[Extract]

Another heartwarming example is when Ritz-Carlton helped a dad convince his son that a left-behind stuffed giraffe was just enjoying a few extra days holiday by creating a booklet filled with photos showing how Joshie the giraffe had spent his time, before being posted home.
Lyft, the ride-sharing company operating in 644 cities throughout the United States and 12 cities in Canada, is a great example of a purpose-led brand. Its customers take pride in supporting a business they feel represents their social and political views.
In 2018, Lyft announced it would immediately start offsetting the carbon emissions from all rides globally. This was a multi-million dollar investment in the first year alone, which has made Lyft one of the top voluntary purchasers of carbon offsets in the world.
The year before, Lyft donated $1 million to the American Civil Liberties Union (ACLU) in response to the introduction of an executive order that restricted immigration from seven Muslim-majority countries to the United States.

[/Extract]
[Extracted material]

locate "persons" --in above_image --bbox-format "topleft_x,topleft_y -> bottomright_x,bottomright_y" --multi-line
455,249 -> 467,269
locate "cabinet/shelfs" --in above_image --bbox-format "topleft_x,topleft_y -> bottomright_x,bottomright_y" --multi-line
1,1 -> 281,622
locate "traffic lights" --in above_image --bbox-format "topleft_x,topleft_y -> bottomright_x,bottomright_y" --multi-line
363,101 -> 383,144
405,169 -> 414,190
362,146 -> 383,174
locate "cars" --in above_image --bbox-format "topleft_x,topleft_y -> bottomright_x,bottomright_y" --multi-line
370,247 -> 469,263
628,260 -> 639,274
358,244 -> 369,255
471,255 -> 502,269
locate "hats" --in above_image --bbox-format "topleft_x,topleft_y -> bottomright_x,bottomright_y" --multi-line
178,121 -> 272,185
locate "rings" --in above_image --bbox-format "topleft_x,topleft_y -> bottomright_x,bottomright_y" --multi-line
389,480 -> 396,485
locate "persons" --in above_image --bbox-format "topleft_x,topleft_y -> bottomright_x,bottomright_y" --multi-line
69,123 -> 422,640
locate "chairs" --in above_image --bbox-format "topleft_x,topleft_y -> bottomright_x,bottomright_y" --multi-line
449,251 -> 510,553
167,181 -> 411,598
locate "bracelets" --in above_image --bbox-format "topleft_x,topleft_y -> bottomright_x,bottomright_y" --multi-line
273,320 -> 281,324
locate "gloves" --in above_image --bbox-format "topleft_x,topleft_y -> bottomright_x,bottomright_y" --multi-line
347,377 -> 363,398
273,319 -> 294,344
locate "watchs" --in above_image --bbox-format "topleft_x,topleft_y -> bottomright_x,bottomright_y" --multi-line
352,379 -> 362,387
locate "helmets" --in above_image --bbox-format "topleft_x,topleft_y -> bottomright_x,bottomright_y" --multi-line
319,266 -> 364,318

[/Extracted material]

Exercise details =>
Please answer these questions from the extract on Ritz-Carlton and Lyft:
(a) What was the stuffed giraffe's name?
(b) In how many Canadian cities does Lyft operate?
(c) Which organization received Lyft's $1 million donation?

Answer to this problem =>
(a) Joshie
(b) 12
(c) The American Civil Liberties Union (ACLU)